The whole monument has been hauled away from the circus twice. In 1925 it was dismantled so engineers could excavate the Piccadilly Circus tube station directly beneath it, and it spent five years in Embankment Gardens before returning in 1931. When war broke out in 1939, the statue alone was evacuated to Coopers Hill, a country house near Egham in Surrey that the London County Council had bought as an emergency headquarters; the bronze fountain stayed in place, ringed with sandbags. Anteros came home on 29 June 1947, watched by a crowd of thousands in heavy rain. Two flower sellers also returned, each of whom claimed to have been working at the foot of the statue for more than fifty years. During the 1953 coronation, Sir Hugh Casson designed an ornamental cage to protect the statue from revellers. In 2012 a tourist broke the bow string and a new one was fitted.

Aluminium Under Neon

Today the fountain sits not at the centre of Piccadilly Circus but at the south-east corner, where it was repositioned after the war.

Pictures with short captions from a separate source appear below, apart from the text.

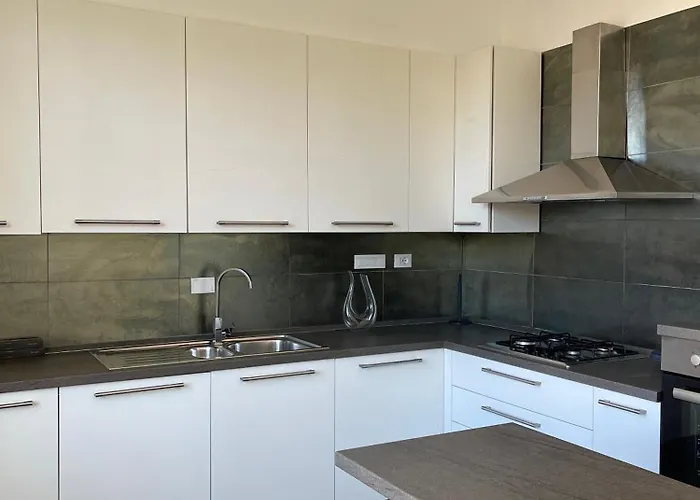Apartment Centro Lagrange 29 Turin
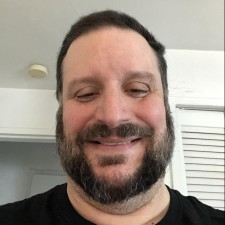 Avatar for Steve Scholnick from gravatar.com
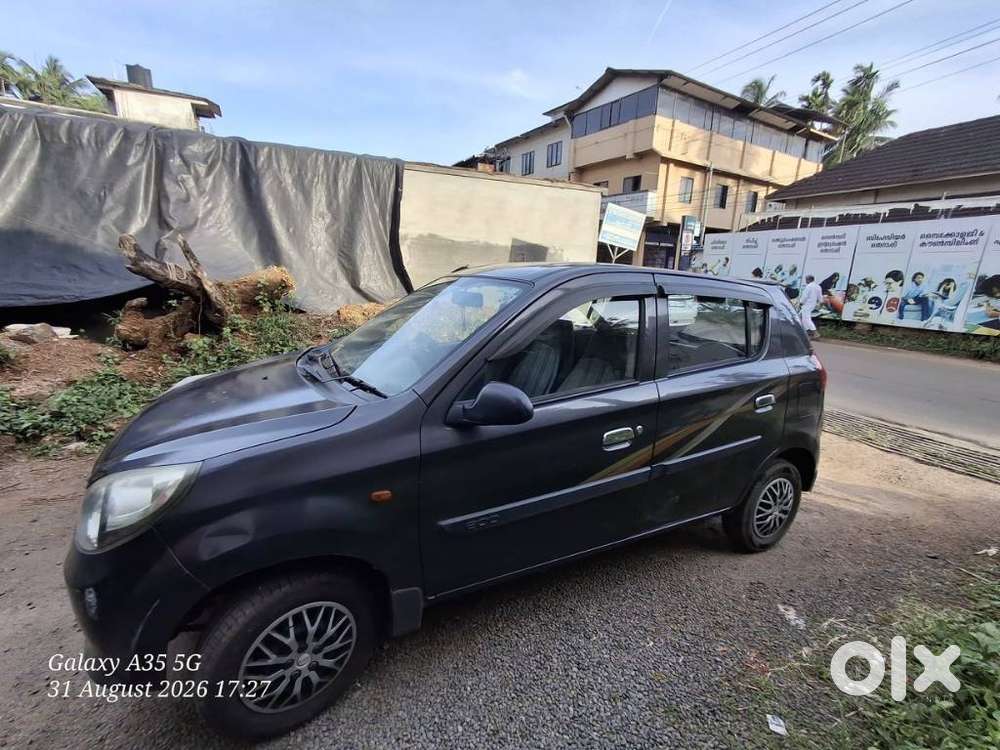 Maruti Suzuki Alto 800 Lxi, 2015, Petrol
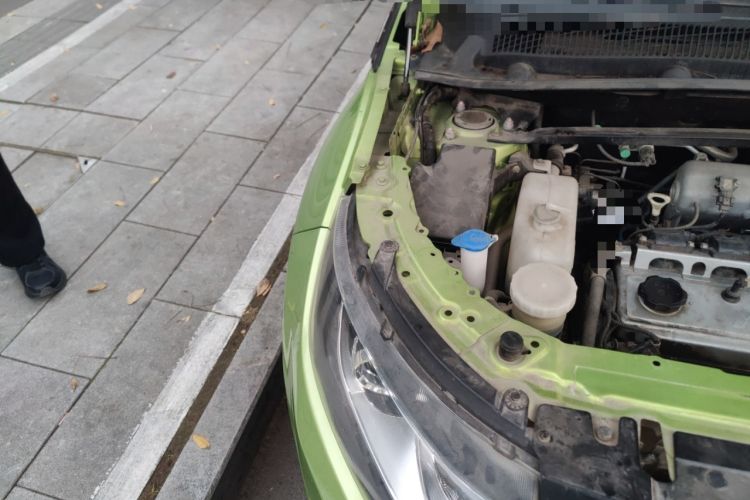 Used Land X7 2015 2.0T Panoramic Prestige Edition
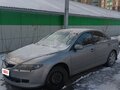2006 Mazda 6 I (GG) Рестайлинг, серый, 400000 рублей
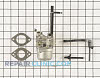 Carburetor 591378 Alternate Product View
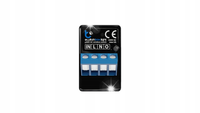 Najmniejszy przełącznik µWiFi 1,1kW ON/OFF do urządzeń 230V switchBox Light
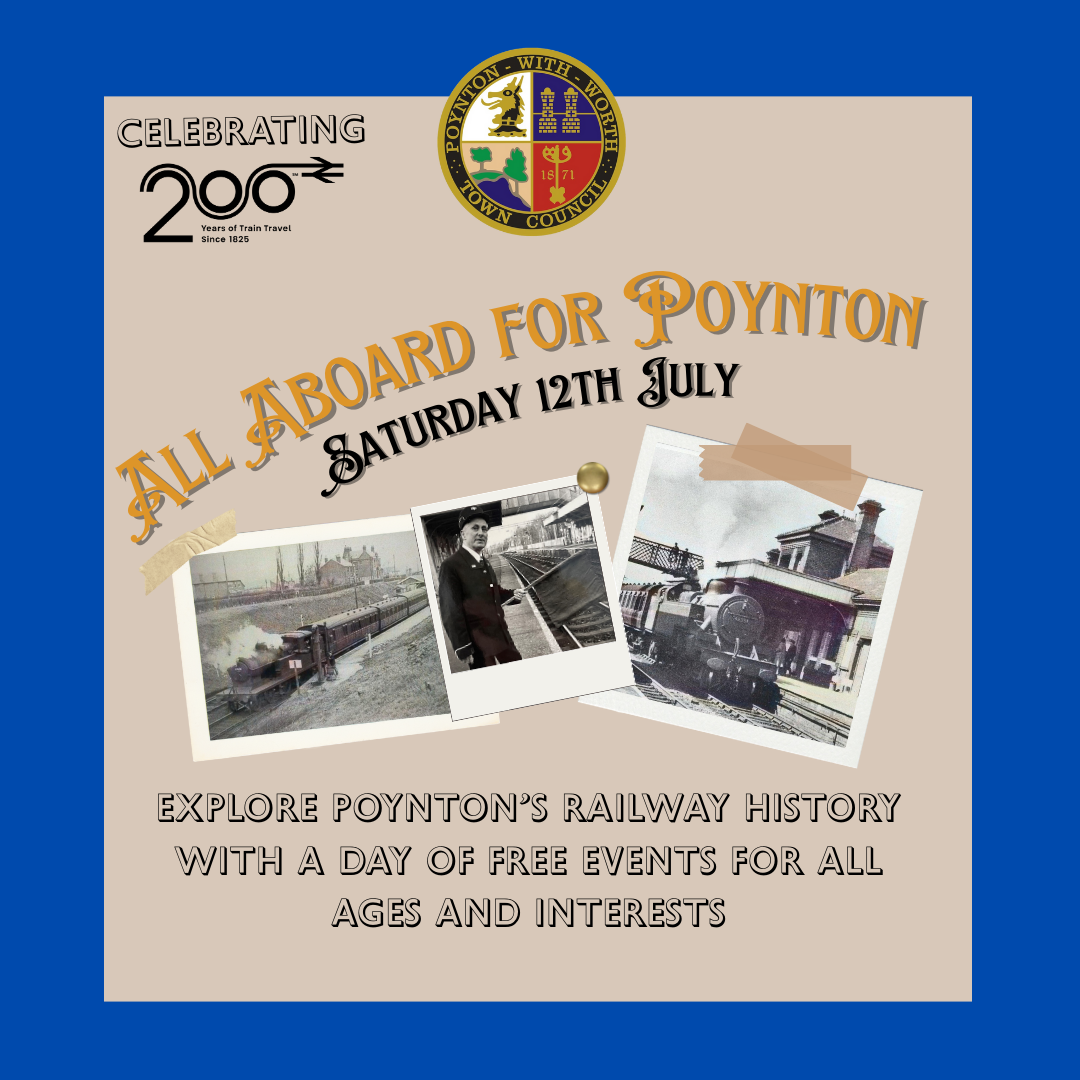 Railway 200 celebration day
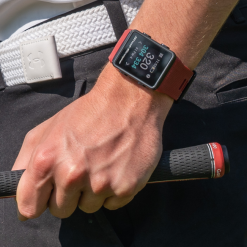 Shot Scope Golf V3 GPS Performance Tracking Watch -CLUBS Shop 9 V3 Large b71addd2 86f4 44aa a600 64ffc0150586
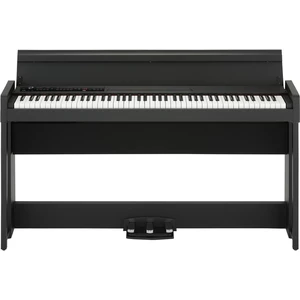 Korg C1 AIR Czarny Pianino cyfrowe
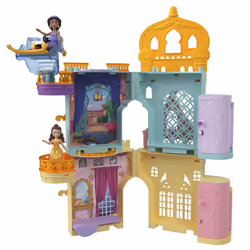 Disney Princess STORYTIME STACKERS Jasmine's Palace - Additional view 4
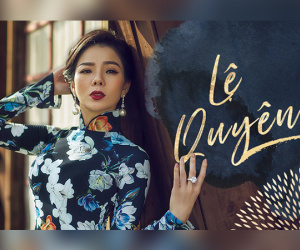 Lệ Quyên: Tôi với Hồ Ngọc Hà có bề ngoài đàn bà nhưng 99% bên trong là đàn ông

The illuminated advertising hoardings opposite have cycled through generations of brands, but the boy with the bow has stayed roughly where the city put him. Tourists still arrange to meet "by Eros," still pose at the steps for photographs, still assume he represents desire rather than the quieter virtues that built the Shaftesbury Homes. The wings catch streetlight after dark and turn the same colour as the surrounding signs. Anthony Ashley Cooper, who would probably have preferred a portrait in a frock coat, ended up with a winged boy in aluminium standing for him in the loudest junction in London. It is the most wrong, and the most right, memorial in the city.

From the Air

Coordinates 51.5098 N, 0.1345 W in the heart of London's West End. Recommended viewing altitude 800-1500 ft from the south to keep Piccadilly Circus framed by Regent Street, Shaftesbury Avenue, and Coventry Street. The Shaftesbury Memorial Fountain sits at the south-east corner of the circus, with Eros's wings visible in good light. Nearest airports: London City (EGLC) about 7 nm east, London Heathrow (EGLL) about 14 nm west. Class D airspace under London City CTR; transit clearance required. Best visibility in clear evenings when the circus's advertising screens illuminate the bronze fountain below.